In a blog post this week (22 May), the researchers detailed their probe into previous versions of WannaCry – a form of malware which locks down computers until a ransom is paid to the hackers. The most recent cyberattacks were super-powered by leaked NSA cyberweapons.
"Analysis of these early WannaCry attacks [...] revealed substantial commonalities in the tools, techniques, and infrastructure used by the attackers and those seen in previous Lazarus attacks, making it highly likely that Lazarus was behind the spread of WannaCry," the blog post read.
The Lazarus Group has long been linked to the reclusive North Korea regime, however its true scope and level of financial resources remain unclear.
With the use of malware analysis, experts have linked the hacking team to cyberattacks against Sony Pictures and the Bangladesh Central Bank.
In this instance, however, Symantec said the WannaCry attacks "do not bear the hallmarks of a nation-state campaign but are more typical of a cybercrime campaign."
Symantec said before the widespread global ransomware attacks on 12 May an earlier version was spotted between February and April 2017. The first case of WannaCry in-the-wild was on 10 February this year. Within two minutes of infection it spread to more than 100 computers.
Later, on 27 March, analysis revealed at least five more organisations had been infected by the ransomware. Two different malware strains recorded in this case – Alphanc and Bravonc – have both previously been linked to Lazarus Group activity in the past.
Two months later, the big event took place. This time, the ransomware had incorporated leaked NSA cyberweapons published online by a group known as The Shadow Brokers. Using two vulnerabilities in Microsoft Windows it spread through unpatched machines at an unprecedented rate.

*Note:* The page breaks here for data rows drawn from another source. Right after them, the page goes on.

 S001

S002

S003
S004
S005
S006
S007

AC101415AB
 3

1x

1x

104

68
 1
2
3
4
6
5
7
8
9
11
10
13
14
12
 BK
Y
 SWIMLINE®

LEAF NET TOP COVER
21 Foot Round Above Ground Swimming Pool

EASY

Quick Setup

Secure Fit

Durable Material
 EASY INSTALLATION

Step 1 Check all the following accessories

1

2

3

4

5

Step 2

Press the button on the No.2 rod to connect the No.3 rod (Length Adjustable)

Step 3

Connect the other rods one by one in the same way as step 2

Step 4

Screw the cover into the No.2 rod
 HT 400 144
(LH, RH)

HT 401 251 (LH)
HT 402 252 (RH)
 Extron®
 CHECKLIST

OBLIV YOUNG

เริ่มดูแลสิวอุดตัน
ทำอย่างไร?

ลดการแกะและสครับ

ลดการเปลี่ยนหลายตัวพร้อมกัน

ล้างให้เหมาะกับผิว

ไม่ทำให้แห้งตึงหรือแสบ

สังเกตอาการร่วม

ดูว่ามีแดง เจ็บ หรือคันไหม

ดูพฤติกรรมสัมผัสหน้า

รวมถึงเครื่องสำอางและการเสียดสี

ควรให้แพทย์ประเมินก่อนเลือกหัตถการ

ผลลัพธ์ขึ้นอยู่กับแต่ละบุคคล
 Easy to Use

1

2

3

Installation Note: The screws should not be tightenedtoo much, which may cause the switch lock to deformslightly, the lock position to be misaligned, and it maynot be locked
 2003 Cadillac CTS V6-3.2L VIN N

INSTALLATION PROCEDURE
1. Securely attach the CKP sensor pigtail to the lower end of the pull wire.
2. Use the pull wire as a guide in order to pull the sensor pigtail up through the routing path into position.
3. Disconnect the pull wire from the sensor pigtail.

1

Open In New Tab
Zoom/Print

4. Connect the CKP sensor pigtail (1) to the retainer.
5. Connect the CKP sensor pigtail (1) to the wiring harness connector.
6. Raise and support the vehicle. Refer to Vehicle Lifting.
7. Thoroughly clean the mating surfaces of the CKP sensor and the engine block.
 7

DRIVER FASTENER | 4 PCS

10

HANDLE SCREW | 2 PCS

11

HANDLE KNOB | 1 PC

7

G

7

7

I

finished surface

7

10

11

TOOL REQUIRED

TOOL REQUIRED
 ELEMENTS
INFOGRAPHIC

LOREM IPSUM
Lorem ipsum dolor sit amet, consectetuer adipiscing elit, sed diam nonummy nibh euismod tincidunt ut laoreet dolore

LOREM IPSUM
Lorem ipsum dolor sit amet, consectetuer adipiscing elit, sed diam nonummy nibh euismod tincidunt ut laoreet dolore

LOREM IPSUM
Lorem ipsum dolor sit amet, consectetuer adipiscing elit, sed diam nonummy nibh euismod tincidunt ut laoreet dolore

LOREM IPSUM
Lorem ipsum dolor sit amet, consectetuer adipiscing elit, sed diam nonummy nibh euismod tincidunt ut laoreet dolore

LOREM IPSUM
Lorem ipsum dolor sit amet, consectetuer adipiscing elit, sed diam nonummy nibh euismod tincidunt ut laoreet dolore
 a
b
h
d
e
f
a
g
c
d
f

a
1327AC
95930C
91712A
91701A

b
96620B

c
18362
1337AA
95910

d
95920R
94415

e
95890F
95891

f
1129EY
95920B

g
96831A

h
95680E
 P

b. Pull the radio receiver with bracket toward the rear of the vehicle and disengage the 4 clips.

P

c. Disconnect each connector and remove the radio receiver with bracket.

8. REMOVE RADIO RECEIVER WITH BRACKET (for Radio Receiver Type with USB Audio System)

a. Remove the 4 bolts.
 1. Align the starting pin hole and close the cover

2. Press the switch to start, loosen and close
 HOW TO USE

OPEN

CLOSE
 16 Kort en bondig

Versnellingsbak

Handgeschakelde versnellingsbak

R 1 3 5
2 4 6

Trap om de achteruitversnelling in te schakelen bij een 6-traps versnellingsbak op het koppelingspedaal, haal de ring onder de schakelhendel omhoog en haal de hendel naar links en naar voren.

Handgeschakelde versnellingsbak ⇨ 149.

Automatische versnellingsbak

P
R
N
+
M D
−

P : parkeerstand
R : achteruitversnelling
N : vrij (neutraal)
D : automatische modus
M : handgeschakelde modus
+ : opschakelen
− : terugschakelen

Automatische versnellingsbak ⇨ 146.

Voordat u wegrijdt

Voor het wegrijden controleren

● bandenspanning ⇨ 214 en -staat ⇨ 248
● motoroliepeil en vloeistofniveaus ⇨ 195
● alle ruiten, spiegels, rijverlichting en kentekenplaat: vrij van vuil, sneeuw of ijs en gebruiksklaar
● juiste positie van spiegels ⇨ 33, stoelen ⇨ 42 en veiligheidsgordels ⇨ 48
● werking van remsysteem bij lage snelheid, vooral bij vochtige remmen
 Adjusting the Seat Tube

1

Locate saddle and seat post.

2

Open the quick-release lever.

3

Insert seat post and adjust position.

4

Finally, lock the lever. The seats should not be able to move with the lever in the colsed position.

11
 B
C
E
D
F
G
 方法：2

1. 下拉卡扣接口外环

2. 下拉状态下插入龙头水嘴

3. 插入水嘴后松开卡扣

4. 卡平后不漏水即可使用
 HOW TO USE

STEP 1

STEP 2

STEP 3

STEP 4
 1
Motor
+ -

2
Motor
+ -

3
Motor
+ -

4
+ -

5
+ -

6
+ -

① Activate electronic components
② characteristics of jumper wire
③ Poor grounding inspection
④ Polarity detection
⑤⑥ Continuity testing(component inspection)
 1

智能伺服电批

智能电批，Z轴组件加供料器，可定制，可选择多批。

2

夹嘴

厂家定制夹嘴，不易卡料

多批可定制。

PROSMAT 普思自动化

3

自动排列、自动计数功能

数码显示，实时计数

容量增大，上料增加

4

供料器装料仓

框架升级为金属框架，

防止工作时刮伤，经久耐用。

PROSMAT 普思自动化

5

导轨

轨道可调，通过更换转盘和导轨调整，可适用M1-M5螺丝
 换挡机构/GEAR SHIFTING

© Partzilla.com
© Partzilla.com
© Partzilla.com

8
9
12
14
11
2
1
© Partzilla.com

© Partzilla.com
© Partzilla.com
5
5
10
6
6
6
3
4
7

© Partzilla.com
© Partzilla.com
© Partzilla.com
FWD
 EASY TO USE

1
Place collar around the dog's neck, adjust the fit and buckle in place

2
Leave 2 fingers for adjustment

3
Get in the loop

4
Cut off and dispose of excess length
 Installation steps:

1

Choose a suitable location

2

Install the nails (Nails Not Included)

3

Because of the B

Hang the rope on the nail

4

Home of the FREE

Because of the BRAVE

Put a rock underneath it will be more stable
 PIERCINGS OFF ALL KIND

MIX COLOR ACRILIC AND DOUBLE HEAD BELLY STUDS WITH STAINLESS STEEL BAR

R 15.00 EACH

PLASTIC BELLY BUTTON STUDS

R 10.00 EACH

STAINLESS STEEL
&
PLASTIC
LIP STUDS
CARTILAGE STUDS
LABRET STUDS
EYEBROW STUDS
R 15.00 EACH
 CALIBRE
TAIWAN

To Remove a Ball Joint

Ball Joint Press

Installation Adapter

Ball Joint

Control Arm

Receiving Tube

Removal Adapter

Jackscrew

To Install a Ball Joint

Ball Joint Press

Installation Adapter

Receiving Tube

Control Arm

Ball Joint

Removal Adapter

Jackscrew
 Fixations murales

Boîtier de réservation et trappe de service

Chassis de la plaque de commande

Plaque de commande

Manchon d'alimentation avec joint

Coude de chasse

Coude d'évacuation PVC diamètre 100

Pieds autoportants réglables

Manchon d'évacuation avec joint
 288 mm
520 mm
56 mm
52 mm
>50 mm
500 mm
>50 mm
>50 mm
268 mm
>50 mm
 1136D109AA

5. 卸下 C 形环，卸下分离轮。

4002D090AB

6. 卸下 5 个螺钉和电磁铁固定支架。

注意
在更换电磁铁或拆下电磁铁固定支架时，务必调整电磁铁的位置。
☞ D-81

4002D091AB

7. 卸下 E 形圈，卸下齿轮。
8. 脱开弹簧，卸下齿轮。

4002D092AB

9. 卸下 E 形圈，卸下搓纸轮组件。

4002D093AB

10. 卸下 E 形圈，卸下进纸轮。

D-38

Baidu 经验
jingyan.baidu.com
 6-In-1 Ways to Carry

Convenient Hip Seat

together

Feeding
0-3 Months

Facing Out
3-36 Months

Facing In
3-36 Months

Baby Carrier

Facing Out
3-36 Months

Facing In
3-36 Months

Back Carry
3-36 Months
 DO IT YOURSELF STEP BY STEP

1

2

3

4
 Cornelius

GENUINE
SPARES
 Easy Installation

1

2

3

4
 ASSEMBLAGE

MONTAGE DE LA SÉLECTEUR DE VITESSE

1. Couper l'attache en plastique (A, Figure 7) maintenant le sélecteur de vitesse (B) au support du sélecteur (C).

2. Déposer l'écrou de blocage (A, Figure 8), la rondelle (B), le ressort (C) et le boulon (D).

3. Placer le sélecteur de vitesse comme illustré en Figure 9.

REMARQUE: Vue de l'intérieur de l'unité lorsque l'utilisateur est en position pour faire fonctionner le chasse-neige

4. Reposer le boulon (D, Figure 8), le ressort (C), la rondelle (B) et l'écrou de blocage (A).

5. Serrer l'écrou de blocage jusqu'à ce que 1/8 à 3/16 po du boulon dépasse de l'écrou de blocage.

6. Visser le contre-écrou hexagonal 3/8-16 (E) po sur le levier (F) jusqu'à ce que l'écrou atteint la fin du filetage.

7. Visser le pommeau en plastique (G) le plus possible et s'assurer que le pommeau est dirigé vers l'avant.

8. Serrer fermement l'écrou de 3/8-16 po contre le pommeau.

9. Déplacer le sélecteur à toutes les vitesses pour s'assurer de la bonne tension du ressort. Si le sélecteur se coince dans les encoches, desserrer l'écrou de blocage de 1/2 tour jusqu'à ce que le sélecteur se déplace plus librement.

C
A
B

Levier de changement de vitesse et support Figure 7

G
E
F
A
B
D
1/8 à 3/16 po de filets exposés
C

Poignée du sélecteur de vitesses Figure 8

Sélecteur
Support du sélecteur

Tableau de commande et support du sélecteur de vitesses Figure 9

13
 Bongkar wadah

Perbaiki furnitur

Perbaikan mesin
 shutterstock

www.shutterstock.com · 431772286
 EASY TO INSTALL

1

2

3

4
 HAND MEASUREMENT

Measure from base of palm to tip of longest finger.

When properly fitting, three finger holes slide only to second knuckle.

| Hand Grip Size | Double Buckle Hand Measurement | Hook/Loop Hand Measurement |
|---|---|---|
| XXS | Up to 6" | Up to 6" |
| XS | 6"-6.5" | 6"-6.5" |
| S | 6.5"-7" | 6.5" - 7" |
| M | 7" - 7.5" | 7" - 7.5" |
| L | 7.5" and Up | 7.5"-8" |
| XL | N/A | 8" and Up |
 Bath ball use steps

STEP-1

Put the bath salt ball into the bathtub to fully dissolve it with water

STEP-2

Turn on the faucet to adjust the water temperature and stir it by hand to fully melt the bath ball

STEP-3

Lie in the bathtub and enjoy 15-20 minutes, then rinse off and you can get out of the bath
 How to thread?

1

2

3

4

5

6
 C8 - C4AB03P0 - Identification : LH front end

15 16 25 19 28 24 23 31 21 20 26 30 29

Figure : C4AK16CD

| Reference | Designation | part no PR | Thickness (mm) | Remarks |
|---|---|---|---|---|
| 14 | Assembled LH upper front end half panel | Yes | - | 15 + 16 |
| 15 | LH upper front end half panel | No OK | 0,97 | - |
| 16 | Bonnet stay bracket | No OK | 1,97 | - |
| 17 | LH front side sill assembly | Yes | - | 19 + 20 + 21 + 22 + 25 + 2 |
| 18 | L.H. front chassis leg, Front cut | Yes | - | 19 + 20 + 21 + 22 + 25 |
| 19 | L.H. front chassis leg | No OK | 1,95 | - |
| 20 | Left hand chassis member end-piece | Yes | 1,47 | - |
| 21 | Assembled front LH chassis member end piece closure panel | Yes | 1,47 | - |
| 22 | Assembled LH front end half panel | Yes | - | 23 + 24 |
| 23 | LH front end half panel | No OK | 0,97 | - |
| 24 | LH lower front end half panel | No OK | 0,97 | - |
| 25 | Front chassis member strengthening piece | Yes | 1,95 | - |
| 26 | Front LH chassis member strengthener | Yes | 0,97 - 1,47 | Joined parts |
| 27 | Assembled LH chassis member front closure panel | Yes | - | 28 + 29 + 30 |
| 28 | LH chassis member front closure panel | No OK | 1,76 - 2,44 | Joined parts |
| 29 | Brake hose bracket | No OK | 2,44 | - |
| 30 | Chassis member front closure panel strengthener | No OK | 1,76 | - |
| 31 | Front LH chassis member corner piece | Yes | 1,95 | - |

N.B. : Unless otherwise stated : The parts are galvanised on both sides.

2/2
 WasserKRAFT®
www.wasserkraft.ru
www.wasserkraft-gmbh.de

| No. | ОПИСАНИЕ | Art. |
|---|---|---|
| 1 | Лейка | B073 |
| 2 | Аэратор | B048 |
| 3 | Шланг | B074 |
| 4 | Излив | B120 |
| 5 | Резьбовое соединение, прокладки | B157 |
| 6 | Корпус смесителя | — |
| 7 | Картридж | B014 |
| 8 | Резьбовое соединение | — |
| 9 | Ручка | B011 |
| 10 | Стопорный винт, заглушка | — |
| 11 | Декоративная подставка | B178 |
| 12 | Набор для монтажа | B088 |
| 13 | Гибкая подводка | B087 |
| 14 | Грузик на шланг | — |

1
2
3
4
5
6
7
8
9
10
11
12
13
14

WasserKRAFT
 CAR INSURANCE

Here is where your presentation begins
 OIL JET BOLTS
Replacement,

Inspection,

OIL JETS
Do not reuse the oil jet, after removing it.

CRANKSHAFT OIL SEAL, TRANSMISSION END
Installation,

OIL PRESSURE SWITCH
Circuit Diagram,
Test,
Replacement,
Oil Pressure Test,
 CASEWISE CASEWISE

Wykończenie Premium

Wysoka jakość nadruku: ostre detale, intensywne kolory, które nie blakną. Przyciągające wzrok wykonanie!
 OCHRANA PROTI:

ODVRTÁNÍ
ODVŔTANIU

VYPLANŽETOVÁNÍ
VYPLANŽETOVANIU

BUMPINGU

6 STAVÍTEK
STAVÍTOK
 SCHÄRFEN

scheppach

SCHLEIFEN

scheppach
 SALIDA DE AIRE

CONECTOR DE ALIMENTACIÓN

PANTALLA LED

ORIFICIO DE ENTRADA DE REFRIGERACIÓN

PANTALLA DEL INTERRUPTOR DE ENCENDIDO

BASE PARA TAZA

In its blog post, Symantec noted: "The incorporation of EternalBlue transformed WannaCry from a dangerous threat that could only be used in a limited number of targeted attacks to one of the most virulent strains of malware seen in recent years.
"The small number of Bitcoin wallets used by first version of WannaCry, and its limited spread, indicates that this was not a tool that was shared across cybercrime groups. This provides further evidence that both versions of WannaCry were operated by a single group."
It was a researcher called Matthieu Suiche who was among the first to make the connection with North Korean hackers. On 16 May, he released his research which leading cybersecurity firms – including Russia's Kaspersky Lab – immediately followed.
He wrote: "The attribution to Lazarus Group would make sense regarding their narrative which in the past was dominated by infiltrating financial institutions in the goal of stealing money.
"If validated, this means the latest iteration of WannaCry would in fact be the first nation state powered ransomware. This would also mean that a foreign hostile nation would have leveraged lost offensive capabilities [...] to create global chaos."